Even as the Round-Up went overseas in the person of its participants, it began to bring the war home for Pendleton. Having failed his Army physical owing to a shoulder injury, Dell Blancett left Troop D to join the war in Canada. His unparalleled equestrian skills qualified him for service in France with Lord Strathcona’s Horse, an elite Canadian cavalry regiment. On March 30, 1918, the “Strats” rode into action against a resurgent German army at Moreuil Wood, near Amiens. Blancett became Pendleton’s first KIA when he fell in a fusillade of machine gun fire. In the EO, editor Aldrich urged shocked readers to “steel their souls” for victory to avenge their hero, and there was talk of a permanent monument in Round-Up Park. Ultimately, however, Blancett was commemorated in France on the great Canadian Memorial at Vimy Ridge, his name among those whose bodies were never recovered.
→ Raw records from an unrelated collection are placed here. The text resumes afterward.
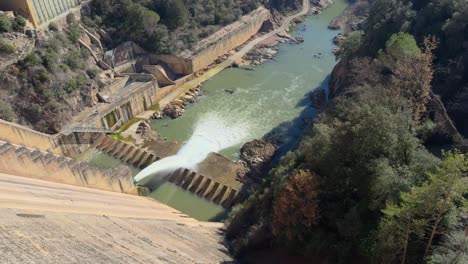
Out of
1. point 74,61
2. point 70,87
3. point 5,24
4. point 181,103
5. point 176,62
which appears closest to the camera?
point 5,24

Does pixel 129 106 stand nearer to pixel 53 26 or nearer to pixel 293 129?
pixel 53 26

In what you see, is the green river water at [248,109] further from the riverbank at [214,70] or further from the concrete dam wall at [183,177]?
the riverbank at [214,70]

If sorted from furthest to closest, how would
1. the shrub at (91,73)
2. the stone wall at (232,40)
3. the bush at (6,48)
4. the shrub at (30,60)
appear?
Answer: the stone wall at (232,40) → the shrub at (91,73) → the shrub at (30,60) → the bush at (6,48)

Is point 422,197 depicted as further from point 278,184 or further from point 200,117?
point 200,117

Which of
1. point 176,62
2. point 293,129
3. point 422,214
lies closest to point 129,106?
point 176,62

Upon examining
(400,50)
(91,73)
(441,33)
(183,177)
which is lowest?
(183,177)

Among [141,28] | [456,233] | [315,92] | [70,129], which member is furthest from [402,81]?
[141,28]

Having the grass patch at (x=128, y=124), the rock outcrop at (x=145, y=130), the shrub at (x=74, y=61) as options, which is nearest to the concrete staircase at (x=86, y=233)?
the rock outcrop at (x=145, y=130)

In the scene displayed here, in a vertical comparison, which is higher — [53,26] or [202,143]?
[53,26]
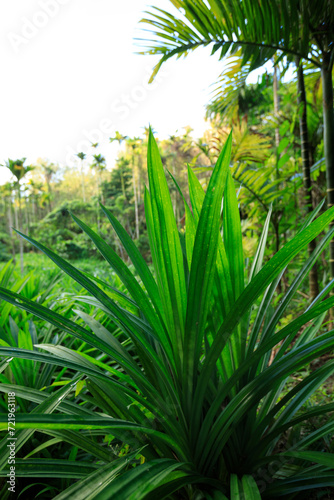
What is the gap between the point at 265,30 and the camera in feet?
4.20

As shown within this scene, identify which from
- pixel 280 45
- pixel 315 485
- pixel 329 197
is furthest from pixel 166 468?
pixel 280 45

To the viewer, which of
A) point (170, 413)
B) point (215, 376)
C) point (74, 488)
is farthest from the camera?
point (215, 376)

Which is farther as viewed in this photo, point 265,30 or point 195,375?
point 265,30

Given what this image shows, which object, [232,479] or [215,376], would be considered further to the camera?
[215,376]

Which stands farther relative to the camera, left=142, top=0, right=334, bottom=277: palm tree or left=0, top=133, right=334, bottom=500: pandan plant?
left=142, top=0, right=334, bottom=277: palm tree

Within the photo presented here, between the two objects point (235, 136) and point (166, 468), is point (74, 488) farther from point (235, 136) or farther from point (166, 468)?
point (235, 136)

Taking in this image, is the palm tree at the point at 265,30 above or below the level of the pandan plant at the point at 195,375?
above

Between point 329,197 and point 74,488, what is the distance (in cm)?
112

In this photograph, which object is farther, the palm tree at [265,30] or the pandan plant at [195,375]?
the palm tree at [265,30]

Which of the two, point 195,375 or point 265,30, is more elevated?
point 265,30

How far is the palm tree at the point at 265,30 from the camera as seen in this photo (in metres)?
1.15

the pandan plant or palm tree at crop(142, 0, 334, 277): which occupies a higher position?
palm tree at crop(142, 0, 334, 277)

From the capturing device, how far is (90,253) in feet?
56.5

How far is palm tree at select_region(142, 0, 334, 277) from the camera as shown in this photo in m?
1.15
Troop D swapped their horses for big guns when the Army suddenly reclassified them as field artillery. They still saw plenty of action, which they eagerly recounted in letters to the EO. Private Walter Belts introduced the new war in the air, describing shock-and-awe dogfights between Allied and German flying aces over his position. Sergeant Walter Gill was quick on the draw with his mask when clouds of mustard gas enveloped his trench. Elsewhere in France, Lieutenant Steiwer cast his new weaponry in terms Pendletonians could grasp: guns with a range “from Pendleton to Weston.” Lieutenant Sturgis survived his initial foray into French cuisine at the home of a French farmer. He bravely swallowed the snails served him, he reported, but curbed his enthusiasm, lest his host serve them again. George Fletcher took brief leave of his segregated unit to thrill French crowds with a trick-riding exhibition. A postwar photo told the story of Isaac Patrick’s faraway war: after battling Bolsheviks and brutal cold in the U.S. Army’s Siberian intervention, he posed proudly in a Russian fur hat.

As the conflict neared its end, the Round-Up became a place where Pendletonians took stock of their experience. Gold Star mothers and citizens with service flags sporting the names of every Pendleton serviceman headlined the 1918 Westward Ho! parade. In the arena, Dell Blancett’s widow Bertha — a future Round-Up Hall of Famer — competed sporting a gold-starred mourning band, recalling her husband’s tragic death. The EO Souvenir Edition provided readers with a detailed review of Pendleton’s war, including a special nod to lcoal Indians for exemplary service at the front and at home, with generous financial support.

The U.S.’s “World War” and the Pendleton Round-Up have both passed the century mark now. But these long ago stories of cowboys and Indians, town and country, war and remembrance continue to surprise and engage across the generations.

— Pendletonian Brigit Farley is a professor of history at WSU Tri-Cities.